**Exercise brief**. Copy the listing as it is written, and leave each picture out.

__________________________________________________

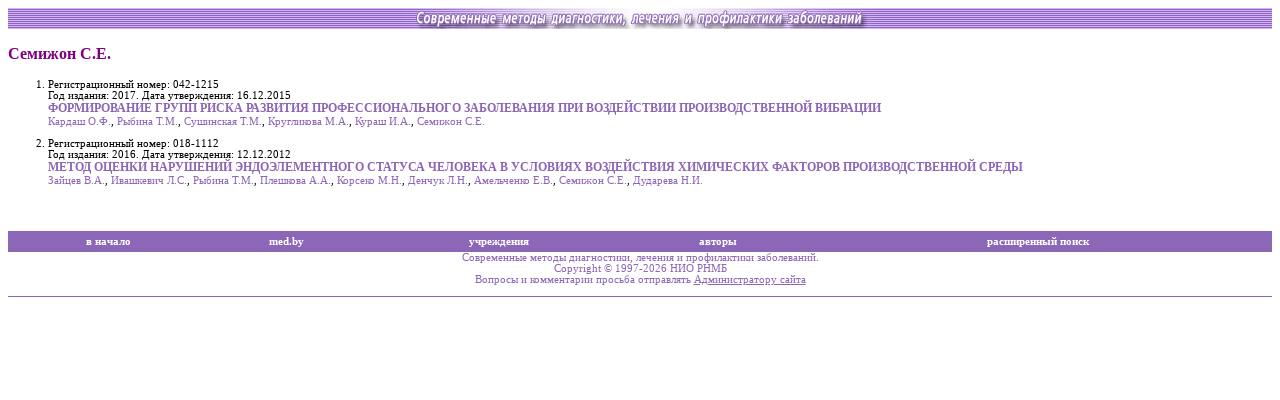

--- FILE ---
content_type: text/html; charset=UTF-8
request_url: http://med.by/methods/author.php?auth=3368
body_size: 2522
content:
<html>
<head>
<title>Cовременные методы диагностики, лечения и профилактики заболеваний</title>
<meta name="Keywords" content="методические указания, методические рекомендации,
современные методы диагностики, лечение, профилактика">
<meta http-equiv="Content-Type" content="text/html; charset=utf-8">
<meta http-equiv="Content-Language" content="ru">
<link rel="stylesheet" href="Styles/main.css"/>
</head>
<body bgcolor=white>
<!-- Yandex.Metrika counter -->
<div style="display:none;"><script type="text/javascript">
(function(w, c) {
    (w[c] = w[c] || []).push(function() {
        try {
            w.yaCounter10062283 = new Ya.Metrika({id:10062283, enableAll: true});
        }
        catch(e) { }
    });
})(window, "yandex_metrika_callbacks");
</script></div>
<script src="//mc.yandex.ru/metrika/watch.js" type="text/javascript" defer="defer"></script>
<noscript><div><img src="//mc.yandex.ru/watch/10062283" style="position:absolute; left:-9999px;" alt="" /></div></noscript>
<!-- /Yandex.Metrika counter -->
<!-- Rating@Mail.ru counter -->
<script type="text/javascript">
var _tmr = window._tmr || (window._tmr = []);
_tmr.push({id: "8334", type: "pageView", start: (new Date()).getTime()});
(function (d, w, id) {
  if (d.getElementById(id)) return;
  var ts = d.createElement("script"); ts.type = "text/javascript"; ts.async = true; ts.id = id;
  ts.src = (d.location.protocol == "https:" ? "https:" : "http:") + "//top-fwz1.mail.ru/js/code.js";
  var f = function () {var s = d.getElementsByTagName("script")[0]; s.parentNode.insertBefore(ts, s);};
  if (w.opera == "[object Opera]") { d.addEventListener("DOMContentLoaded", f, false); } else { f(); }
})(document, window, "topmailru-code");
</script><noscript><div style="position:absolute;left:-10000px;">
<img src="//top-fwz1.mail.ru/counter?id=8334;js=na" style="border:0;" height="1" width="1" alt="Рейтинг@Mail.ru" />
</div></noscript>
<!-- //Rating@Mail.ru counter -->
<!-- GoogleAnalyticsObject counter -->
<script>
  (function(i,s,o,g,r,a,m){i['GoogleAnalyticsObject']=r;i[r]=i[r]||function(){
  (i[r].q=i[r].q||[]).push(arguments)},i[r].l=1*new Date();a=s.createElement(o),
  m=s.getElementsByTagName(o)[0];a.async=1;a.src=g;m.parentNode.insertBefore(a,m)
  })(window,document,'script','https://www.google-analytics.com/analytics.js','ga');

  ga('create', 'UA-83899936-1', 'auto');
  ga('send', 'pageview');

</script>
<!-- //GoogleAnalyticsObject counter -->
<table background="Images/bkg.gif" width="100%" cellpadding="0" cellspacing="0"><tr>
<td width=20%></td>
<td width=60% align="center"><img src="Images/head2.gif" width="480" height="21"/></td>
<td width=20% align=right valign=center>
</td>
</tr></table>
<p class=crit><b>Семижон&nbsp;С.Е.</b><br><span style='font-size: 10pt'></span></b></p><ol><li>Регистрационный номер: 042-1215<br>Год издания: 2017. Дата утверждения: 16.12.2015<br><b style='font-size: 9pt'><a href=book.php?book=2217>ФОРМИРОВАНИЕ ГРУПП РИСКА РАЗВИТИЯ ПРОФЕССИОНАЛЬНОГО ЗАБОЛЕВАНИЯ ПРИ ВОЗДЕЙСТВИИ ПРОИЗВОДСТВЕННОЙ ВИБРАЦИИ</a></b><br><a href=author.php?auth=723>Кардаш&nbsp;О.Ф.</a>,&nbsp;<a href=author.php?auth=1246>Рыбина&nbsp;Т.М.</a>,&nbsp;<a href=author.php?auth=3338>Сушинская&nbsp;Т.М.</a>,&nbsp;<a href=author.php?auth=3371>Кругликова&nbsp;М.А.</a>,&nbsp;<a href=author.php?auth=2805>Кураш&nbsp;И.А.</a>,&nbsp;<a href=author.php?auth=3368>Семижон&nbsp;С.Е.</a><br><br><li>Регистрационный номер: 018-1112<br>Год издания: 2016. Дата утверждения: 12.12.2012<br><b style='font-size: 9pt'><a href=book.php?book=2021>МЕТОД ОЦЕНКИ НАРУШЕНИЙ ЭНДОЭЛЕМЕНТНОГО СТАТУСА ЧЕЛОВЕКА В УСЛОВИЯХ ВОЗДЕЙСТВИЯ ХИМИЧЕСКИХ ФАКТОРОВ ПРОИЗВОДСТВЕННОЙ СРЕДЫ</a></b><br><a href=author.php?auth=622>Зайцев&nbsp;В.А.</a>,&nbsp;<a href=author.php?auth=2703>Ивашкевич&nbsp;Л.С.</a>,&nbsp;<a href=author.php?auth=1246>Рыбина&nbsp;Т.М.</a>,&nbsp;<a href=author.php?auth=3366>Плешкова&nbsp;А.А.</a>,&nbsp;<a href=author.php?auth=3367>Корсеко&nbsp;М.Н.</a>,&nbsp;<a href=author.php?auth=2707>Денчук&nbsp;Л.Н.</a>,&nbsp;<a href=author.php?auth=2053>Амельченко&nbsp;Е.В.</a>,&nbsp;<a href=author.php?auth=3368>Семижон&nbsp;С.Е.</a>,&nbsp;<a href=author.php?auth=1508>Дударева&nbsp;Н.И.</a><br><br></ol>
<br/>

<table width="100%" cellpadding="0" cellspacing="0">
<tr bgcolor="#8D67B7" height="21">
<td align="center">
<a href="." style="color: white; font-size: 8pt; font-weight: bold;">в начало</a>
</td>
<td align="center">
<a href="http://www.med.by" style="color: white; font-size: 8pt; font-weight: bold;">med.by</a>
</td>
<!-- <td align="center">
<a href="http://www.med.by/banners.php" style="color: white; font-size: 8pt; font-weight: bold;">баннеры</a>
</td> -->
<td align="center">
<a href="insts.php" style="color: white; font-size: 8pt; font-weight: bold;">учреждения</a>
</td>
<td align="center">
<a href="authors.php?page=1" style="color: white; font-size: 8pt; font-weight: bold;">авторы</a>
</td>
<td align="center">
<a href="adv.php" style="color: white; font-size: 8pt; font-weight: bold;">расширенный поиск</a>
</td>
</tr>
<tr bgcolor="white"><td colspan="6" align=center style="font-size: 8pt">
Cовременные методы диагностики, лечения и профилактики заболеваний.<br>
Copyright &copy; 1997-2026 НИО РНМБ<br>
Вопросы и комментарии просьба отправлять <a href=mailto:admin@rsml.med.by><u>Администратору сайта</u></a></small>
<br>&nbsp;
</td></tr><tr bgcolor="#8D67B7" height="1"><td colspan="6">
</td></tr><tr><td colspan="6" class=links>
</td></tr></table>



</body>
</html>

__________________________________________________

**Answer to the problem**.
--- FILE ---
content_type: text/html; charset=UTF-8
request_url: http://med.by/methods/author.php?auth=3368
body_size: 2522
content:
<html>
<head>
<title>Cовременные методы диагностики, лечения и профилактики заболеваний</title>
<meta name="Keywords" content="методические указания, методические рекомендации,
современные методы диагностики, лечение, профилактика">
<meta http-equiv="Content-Type" content="text/html; charset=utf-8">
<meta http-equiv="Content-Language" content="ru">
<link rel="stylesheet" href="Styles/main.css"/>
</head>
<body bgcolor=white>
<!-- Yandex.Metrika counter -->
<div style="display:none;"><script type="text/javascript">
(function(w, c) {
    (w[c] = w[c] || []).push(function() {
        try {
            w.yaCounter10062283 = new Ya.Metrika({id:10062283, enableAll: true});
        }
        catch(e) { }
    });
})(window, "yandex_metrika_callbacks");
</script></div>
<script src="//mc.yandex.ru/metrika/watch.js" type="text/javascript" defer="defer"></script>
<noscript><div><img src="//mc.yandex.ru/watch/10062283" style="position:absolute; left:-9999px;" alt="" /></div></noscript>
<!-- /Yandex.Metrika counter -->
<!-- Rating@Mail.ru counter -->
<script type="text/javascript">
var _tmr = window._tmr || (window._tmr = []);
_tmr.push({id: "8334", type: "pageView", start: (new Date()).getTime()});
(function (d, w, id) {
  if (d.getElementById(id)) return;
  var ts = d.createElement("script"); ts.type = "text/javascript"; ts.async = true; ts.id = id;
  ts.src = (d.location.protocol == "https:" ? "https:" : "http:") + "//top-fwz1.mail.ru/js/code.js";
  var f = function () {var s = d.getElementsByTagName("script")[0]; s.parentNode.insertBefore(ts, s);};
  if (w.opera == "[object Opera]") { d.addEventListener("DOMContentLoaded", f, false); } else { f(); }
})(document, window, "topmailru-code");
</script><noscript><div style="position:absolute;left:-10000px;">
<img src="//top-fwz1.mail.ru/counter?id=8334;js=na" style="border:0;" height="1" width="1" alt="Рейтинг@Mail.ru" />
</div></noscript>
<!-- //Rating@Mail.ru counter -->
<!-- GoogleAnalyticsObject counter -->
<script>
  (function(i,s,o,g,r,a,m){i['GoogleAnalyticsObject']=r;i[r]=i[r]||function(){
  (i[r].q=i[r].q||[]).push(arguments)},i[r].l=1*new Date();a=s.createElement(o),
  m=s.getElementsByTagName(o)[0];a.async=1;a.src=g;m.parentNode.insertBefore(a,m)
  })(window,document,'script','https://www.google-analytics.com/analytics.js','ga');

  ga('create', 'UA-83899936-1', 'auto');
  ga('send', 'pageview');

</script>
<!-- //GoogleAnalyticsObject counter -->
<table background="Images/bkg.gif" width="100%" cellpadding="0" cellspacing="0"><tr>
<td width=20%></td>
<td width=60% align="center"><img src="Images/head2.gif" width="480" height="21"/></td>
<td width=20% align=right valign=center>
</td>
</tr></table>
<p class=crit><b>Семижон&nbsp;С.Е.</b><br><span style='font-size: 10pt'></span></b></p><ol><li>Регистрационный номер: 042-1215<br>Год издания: 2017. Дата утверждения: 16.12.2015<br><b style='font-size: 9pt'><a href=book.php?book=2217>ФОРМИРОВАНИЕ ГРУПП РИСКА РАЗВИТИЯ ПРОФЕССИОНАЛЬНОГО ЗАБОЛЕВАНИЯ ПРИ ВОЗДЕЙСТВИИ ПРОИЗВОДСТВЕННОЙ ВИБРАЦИИ</a></b><br><a href=author.php?auth=723>Кардаш&nbsp;О.Ф.</a>,&nbsp;<a href=author.php?auth=1246>Рыбина&nbsp;Т.М.</a>,&nbsp;<a href=author.php?auth=3338>Сушинская&nbsp;Т.М.</a>,&nbsp;<a href=author.php?auth=3371>Кругликова&nbsp;М.А.</a>,&nbsp;<a href=author.php?auth=2805>Кураш&nbsp;И.А.</a>,&nbsp;<a href=author.php?auth=3368>Семижон&nbsp;С.Е.</a><br><br><li>Регистрационный номер: 018-1112<br>Год издания: 2016. Дата утверждения: 12.12.2012<br><b style='font-size: 9pt'><a href=book.php?book=2021>МЕТОД ОЦЕНКИ НАРУШЕНИЙ ЭНДОЭЛЕМЕНТНОГО СТАТУСА ЧЕЛОВЕКА В УСЛОВИЯХ ВОЗДЕЙСТВИЯ ХИМИЧЕСКИХ ФАКТОРОВ ПРОИЗВОДСТВЕННОЙ СРЕДЫ</a></b><br><a href=author.php?auth=622>Зайцев&nbsp;В.А.</a>,&nbsp;<a href=author.php?auth=2703>Ивашкевич&nbsp;Л.С.</a>,&nbsp;<a href=author.php?auth=1246>Рыбина&nbsp;Т.М.</a>,&nbsp;<a href=author.php?auth=3366>Плешкова&nbsp;А.А.</a>,&nbsp;<a href=author.php?auth=3367>Корсеко&nbsp;М.Н.</a>,&nbsp;<a href=author.php?auth=2707>Денчук&nbsp;Л.Н.</a>,&nbsp;<a href=author.php?auth=2053>Амельченко&nbsp;Е.В.</a>,&nbsp;<a href=author.php?auth=3368>Семижон&nbsp;С.Е.</a>,&nbsp;<a href=author.php?auth=1508>Дударева&nbsp;Н.И.</a><br><br></ol>
<br/>

<table width="100%" cellpadding="0" cellspacing="0">
<tr bgcolor="#8D67B7" height="21">
<td align="center">
<a href="." style="color: white; font-size: 8pt; font-weight: bold;">в начало</a>
</td>
<td align="center">
<a href="http://www.med.by" style="color: white; font-size: 8pt; font-weight: bold;">med.by</a>
</td>
<!-- <td align="center">
<a href="http://www.med.by/banners.php" style="color: white; font-size: 8pt; font-weight: bold;">баннеры</a>
</td> -->
<td align="center">
<a href="insts.php" style="color: white; font-size: 8pt; font-weight: bold;">учреждения</a>
</td>
<td align="center">
<a href="authors.php?page=1" style="color: white; font-size: 8pt; font-weight: bold;">авторы</a>
</td>
<td align="center">
<a href="adv.php" style="color: white; font-size: 8pt; font-weight: bold;">расширенный поиск</a>
</td>
</tr>
<tr bgcolor="white"><td colspan="6" align=center style="font-size: 8pt">
Cовременные методы диагностики, лечения и профилактики заболеваний.<br>
Copyright &copy; 1997-2026 НИО РНМБ<br>
Вопросы и комментарии просьба отправлять <a href=mailto:admin@rsml.med.by><u>Администратору сайта</u></a></small>
<br>&nbsp;
</td></tr><tr bgcolor="#8D67B7" height="1"><td colspan="6">
</td></tr><tr><td colspan="6" class=links>
</td></tr></table>



</body>
</html>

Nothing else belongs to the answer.